I realize on some level how silly this is, but I love the way I feel after having some beauty ritual performed, be it hair dressing or nail smoothing or whatever. Yesterday I had my hairs arranged and cut and made to look beautiful. Leaving the salon I could feel it silky and swinging on my neck. Odd how simply having my hairs arranged can provide a pick me up.
I think I have mentioned before that I am not naturally the sort of woman who easily maintains makeup and hair styling and whatnot. I am simply not one of those women who look perfectly made up at all times. I cannot keep my sausagey fingers from looking unkempt. I manage to keep pedicures looking somewhat okay, but I think mostly it is an illusion fostered by toes existing over five-and-half-feet from my eyes. If I get closer, I often notice there are little bumps in the polish or nicks on the edges of my nails.
I am perpetually battling dry feet skin, never able to achieve the milky white perfection seen on Photoshopped advertisements. I could probably make a mint if I figured out how to accomplish that little trick. I will stay on top of the eyebrows for several days in a row, then realize one morning that Hey, I haven’t looked at them in a while. It is with some foreboding I look into the mirror because I have had genuine fears of having my head turn into one giant hair pile, Cousin Itt come to life. Yikes! Except for lipstick (my take to an island mainstay), I have never been the sort to wear makeup for any length of time. I invariably forget and rub my eyes, or smear the stuff on my lids, or do something else equally unattractive.
I try to maintain a well put together outfit. I actually choose and wear quite pretty clothes. The problem is when nylons start creeping down so the crotch ends up between my thighs, or waistbands creep into uncomfortable creases, or I dribble something on my chest. You get the picture. And after a while, in spite of my greatest efforts, my hairs just start to fly about.

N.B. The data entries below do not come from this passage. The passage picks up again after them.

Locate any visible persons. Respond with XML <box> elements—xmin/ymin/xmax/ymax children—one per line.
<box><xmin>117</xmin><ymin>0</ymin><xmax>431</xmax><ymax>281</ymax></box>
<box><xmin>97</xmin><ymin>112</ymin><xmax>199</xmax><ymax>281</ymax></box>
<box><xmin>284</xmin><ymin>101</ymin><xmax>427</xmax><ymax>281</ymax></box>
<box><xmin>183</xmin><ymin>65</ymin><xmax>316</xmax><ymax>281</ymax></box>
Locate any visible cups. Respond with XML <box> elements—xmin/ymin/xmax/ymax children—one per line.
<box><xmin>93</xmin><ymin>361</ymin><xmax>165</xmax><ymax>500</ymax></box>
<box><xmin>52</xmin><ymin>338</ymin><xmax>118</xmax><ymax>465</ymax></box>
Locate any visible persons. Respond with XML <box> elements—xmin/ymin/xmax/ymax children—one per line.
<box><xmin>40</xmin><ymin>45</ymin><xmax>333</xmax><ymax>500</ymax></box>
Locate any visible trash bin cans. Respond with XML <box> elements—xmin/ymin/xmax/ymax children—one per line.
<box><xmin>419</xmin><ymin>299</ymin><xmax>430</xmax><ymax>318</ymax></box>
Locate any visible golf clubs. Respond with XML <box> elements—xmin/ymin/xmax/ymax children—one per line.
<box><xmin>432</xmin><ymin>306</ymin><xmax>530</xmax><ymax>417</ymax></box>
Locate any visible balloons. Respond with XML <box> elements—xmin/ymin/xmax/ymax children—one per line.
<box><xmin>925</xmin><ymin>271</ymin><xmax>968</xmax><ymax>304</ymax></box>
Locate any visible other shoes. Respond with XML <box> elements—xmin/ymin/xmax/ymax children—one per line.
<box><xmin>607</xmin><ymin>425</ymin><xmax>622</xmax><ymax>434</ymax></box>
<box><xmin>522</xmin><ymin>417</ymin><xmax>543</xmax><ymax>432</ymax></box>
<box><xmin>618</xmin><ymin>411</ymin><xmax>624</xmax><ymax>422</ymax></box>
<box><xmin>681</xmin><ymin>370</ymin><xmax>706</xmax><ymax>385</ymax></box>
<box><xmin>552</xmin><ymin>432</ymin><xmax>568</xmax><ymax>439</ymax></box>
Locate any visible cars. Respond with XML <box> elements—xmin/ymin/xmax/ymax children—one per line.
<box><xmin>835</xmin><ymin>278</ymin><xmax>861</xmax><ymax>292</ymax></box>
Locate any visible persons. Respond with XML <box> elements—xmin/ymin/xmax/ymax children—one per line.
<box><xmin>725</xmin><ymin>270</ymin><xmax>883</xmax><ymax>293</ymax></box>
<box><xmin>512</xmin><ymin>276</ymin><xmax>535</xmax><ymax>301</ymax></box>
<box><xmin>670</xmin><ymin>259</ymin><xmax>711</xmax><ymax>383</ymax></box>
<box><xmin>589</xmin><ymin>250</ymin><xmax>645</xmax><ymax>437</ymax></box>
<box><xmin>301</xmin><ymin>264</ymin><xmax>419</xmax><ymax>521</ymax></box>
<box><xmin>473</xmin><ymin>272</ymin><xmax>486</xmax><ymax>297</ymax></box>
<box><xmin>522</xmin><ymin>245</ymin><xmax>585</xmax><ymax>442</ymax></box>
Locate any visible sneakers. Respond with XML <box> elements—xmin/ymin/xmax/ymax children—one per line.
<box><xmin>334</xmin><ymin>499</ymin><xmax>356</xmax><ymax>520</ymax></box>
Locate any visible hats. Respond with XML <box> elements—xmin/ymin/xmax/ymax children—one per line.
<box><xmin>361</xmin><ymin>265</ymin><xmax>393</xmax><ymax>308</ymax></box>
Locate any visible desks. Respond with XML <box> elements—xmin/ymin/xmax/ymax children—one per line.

I think it has something to do with the fact that my hairs would be curly left to their own devices. I use a brush and hairdryer to make it straight. It waits and then when I’m out in public some of the hairs stage a mutiny, reverting back to their curly ways.
While I was in the salon I read a little article about which beauty regimens women are giving up in times of financial difficulty, and those they simply cannot live without. I chuckled to myself at the irony of my sitting in that chair having my hairs arranged as my bank account is gradually depleted to nearly nothing while taking a break from job hunting. Attempting some semblance of beauty through hair dressing is most certainly the beauty regimen I will not give up. My answer to that question is easy. No matter what, I always manage to get my hairs arranged.
Hair is a funny thing. I tend to be the sort who, either through thin finances or thin time and sometimes both, leaves my hair arranging for 8 to 10 weeks rather than the recommended 6 to 8. The result is that I usually arrive at the salon looking like a scruffy puppy. While it is not much fun to go through life looking and feeling scruffy, it is marvelous to come out of the hair salon feeling like I got a shiny new coat of wax or something. The feeling lasts for a couple of weeks after the arranging. Then it fades into the background until the scruffiness reminds me that I really ought to do something and stop scaring people with the way I look.